Magnetic nanopowder for 6G technology

Material scientists have found a speedy method for producing epsilon iron oxide and demonstrated its promise for next-generation communications devices.

Crystalline structures of iron oxide (III) polymorphs
Crystalline structures of iron oxide (III) polymorphs © Evgeny Gorbachev

Epsilon iron oxide is an extremely rare and difficult form of iron oxide to obtain. Currently, it is produced in very small quantities, with the process itself taking up to a month.

Russian scientists have developed a method for accelerated synthesis in a day with increased quantity of the resulting product.

‘Although the epsilon-iron oxide phase was obtained in pure form relatively long ago, in 2004, it still has not found industrial application due to the complexity of its synthesis, for example as a medium for magnetic - recording. We have managed to simplify the technology considerably,’ says Evgeny Gorbachev, a PhD student in the Department of Materials Sciences at Moscow State University and primary author of the work.

The key to successful application of materials with record-breaking characteristics is research into their fundamental physical properties. Without in-depth study, the material may be undeservedly forgotten for many years, as has happened more than once in the history of science. It was the tandem of materials scientists at Moscow State University, who synthesised the compound, and physicists at MIPT, who studied it in detail, that made the development a success.

The material (ε-Fe2O3) has outstanding magnetic properties that make it one of the most coveted materials for communication devices and for durable magnetic recording. This iron oxide modification has an extremely high coercive force (the ability of the material to resist an external magnetic field). The strength reaches 20 kOe at room temperature, which is comparable to the parameters of magnets based on expensive rare-earth elements.

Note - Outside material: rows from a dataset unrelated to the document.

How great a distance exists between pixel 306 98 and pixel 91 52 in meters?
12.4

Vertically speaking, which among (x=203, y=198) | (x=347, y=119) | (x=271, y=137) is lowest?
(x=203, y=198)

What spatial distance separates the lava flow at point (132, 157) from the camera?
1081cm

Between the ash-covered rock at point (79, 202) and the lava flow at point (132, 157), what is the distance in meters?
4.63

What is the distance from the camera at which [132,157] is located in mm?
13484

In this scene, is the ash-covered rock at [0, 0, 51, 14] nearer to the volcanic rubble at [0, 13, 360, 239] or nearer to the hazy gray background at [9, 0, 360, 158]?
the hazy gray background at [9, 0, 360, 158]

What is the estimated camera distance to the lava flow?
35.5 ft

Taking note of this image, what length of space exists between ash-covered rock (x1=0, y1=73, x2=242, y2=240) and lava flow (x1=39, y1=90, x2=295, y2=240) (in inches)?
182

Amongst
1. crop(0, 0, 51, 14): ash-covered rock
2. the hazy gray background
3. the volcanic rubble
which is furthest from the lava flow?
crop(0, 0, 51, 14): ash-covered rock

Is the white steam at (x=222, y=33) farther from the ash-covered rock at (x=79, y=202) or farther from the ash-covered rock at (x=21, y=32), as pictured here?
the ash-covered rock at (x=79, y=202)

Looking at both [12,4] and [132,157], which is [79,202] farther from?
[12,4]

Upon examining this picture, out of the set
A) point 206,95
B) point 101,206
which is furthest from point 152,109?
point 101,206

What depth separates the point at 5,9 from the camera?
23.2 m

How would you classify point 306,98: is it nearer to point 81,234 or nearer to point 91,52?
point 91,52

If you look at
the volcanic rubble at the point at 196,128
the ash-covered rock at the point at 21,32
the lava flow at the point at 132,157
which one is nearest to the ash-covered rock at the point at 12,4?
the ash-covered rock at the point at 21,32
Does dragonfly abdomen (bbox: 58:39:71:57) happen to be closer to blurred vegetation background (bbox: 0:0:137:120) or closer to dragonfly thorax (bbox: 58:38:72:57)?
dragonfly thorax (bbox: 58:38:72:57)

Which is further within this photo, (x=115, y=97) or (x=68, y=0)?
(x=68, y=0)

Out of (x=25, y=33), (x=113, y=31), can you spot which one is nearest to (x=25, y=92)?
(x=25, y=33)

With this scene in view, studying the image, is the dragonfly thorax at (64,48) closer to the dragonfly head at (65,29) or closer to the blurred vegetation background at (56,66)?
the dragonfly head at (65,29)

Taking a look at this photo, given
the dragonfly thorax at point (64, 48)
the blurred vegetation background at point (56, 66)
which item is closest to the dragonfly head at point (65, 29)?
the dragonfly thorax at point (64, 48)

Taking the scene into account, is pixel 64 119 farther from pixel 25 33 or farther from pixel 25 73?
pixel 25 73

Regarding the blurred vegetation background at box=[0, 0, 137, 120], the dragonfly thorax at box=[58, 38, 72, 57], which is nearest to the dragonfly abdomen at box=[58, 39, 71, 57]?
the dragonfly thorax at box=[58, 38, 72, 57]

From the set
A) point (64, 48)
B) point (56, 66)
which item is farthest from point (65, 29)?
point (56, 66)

Furthermore, the material absorbs electromagnetic radiation in the sub-terahertz frequency range (100-300 GHz) through the effect of natural ferromagnetic resonance. The frequency of such resonance is one of the criteria for the use of materials in wireless communications devices - the 4G standard uses megahertz and 5G uses tens of gigahertz. There are plans to use the sub-terahertz range as a working range in the sixth generation (6G) wireless technology, which is being prepared for active introduction in the early 2030s. The material is suitable for making converting units or absorber circuits at these frequencies.

The work was published in the Journal of Materials Chemistry C.